Les archives du Point Eco de la CCI
Le Point Eco
Numéro 275 . Juillet août 2009

Titre de maître-restaurateur

Prévue dans le contrat d’avenir pour la restauration signé en avril dernier, la reconduction des facilités fiscales liées à l’octroi du titre de maître restaurateur est destinée à soutenir les établissements dans leurs efforts de modernisation et de mise aux normes.

Reconduction des avantages fiscaux jusqu’en 2010
Réunis à Bercy le 28 avril dernier, les États Généraux de la Restauration se sont conclus par la signature d’un contrat d’avenir - dans lequel l’État s’est engagé à baisser la TVA de 5,5 % pour la restauration commerciale en contreparties d’engagements de la part des organisations professionnelles.

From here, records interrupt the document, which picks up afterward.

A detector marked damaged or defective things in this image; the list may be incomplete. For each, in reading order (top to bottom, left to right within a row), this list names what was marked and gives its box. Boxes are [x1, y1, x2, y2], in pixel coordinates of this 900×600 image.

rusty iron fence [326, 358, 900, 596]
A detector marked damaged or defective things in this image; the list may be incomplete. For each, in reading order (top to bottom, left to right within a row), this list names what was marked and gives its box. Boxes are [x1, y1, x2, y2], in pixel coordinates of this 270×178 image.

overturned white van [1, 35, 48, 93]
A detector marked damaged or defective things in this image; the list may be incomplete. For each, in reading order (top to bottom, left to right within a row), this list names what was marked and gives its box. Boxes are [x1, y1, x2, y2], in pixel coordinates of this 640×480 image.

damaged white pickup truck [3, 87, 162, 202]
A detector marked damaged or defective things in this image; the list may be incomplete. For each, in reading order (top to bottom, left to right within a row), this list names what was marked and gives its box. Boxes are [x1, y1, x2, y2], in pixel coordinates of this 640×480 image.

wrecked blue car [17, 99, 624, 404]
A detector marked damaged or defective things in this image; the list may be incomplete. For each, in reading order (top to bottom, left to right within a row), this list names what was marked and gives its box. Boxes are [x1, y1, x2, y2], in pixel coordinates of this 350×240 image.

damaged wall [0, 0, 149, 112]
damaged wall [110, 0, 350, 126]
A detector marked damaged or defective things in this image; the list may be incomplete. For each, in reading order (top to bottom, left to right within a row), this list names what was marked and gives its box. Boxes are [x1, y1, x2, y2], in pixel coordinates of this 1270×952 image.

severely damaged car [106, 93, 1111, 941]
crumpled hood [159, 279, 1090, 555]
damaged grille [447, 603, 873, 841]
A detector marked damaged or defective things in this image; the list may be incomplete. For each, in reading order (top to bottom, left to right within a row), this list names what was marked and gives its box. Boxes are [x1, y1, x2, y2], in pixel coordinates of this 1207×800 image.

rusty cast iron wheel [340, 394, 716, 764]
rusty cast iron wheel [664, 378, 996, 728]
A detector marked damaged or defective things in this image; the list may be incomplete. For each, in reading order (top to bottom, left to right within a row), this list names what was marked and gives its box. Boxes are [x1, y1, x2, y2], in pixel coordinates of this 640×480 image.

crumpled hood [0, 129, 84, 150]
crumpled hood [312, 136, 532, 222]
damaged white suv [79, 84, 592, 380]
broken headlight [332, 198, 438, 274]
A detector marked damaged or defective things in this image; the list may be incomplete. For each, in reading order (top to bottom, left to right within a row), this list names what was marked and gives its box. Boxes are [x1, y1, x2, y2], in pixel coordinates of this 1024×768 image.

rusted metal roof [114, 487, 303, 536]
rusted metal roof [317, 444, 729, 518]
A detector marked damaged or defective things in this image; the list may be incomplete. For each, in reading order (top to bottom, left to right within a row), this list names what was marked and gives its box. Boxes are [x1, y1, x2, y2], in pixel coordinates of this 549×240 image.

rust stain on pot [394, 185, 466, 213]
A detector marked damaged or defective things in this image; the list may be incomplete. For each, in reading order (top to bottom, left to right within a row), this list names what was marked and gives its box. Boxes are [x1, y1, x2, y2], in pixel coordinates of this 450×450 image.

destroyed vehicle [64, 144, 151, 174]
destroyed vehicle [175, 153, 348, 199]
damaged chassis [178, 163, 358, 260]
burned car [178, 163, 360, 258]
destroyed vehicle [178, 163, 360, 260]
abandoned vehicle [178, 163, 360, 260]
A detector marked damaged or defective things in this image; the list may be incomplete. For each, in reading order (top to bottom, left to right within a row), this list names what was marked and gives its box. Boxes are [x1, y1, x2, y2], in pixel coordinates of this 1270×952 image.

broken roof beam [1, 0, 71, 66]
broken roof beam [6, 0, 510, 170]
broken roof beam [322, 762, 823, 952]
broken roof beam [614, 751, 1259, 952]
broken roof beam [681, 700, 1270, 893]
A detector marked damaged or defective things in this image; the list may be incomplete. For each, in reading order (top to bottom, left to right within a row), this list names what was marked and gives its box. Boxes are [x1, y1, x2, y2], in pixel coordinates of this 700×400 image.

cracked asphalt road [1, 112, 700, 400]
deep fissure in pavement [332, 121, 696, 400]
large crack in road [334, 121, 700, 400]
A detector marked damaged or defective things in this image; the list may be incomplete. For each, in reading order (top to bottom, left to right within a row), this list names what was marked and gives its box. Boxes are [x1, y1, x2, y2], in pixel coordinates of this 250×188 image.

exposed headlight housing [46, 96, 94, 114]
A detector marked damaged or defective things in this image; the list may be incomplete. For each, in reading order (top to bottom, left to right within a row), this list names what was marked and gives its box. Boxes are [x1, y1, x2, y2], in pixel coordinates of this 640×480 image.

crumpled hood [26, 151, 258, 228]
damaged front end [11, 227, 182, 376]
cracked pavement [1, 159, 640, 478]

Cuisine traditionnelle de qualité
Créé en mai 2006, dans le cadre du contrat de croissance en faveur de l’emploi et de la modernisation du secteur CHR, le titre de maître restaurateur - reconduit en avril dernier pour trois ans - est octroyé aux établissements mettant en avant une cuisine traditionnelle et de qualité. Cette mesure vise un double objectif : soutenir les entreprises dans leurs efforts de modernisation et de mise aux normes et reconnaître l’excellence des meilleurs professionnels. Destiné aux personnes physiques qui dirigent une entreprise exploitant un fonds de commerce de restauration, le titre permet en effet de bénéficier d’un crédit d’impôt égal à 50 % des dépenses correspondant aux travaux mis en œuvre par l’entreprise et prévus par le cahier des charges relatif au titre de maître restaurateur (titre obtenu avant le 31/12/2010). Ces dépenses sont prises en compte pour le calcul du crédit dans la limite de 30 000 € sur trois ans, soit un crédit d’impôt maximum de 15 000 €. Pour mémoire, l’octroi du titre de maître restaurateur requiert que soit remplie l’une des conditions suivantes : être titulaire du brevet professionnel, du baccalauréat professionnel ou d’une certification de niveau IV ou supérieur, accompagné d’une expérience professionnelle de cinq ans en qualité de dirigeant d’entreprise ; justifier d’une expérience de dix ans si le dirigeant n’est titulaire d’aucun de ces diplômes ; attester d’une expérience professionnelle de cinq ans si le dirigeant ne peut produire l’un de ces diplômes mais qu’il peut attester d’un contrôle technique de l’activité par un cuisinier détenant un diplôme de niveau V ou supérieur correspondant à une expérience professionnelle de cinq ans.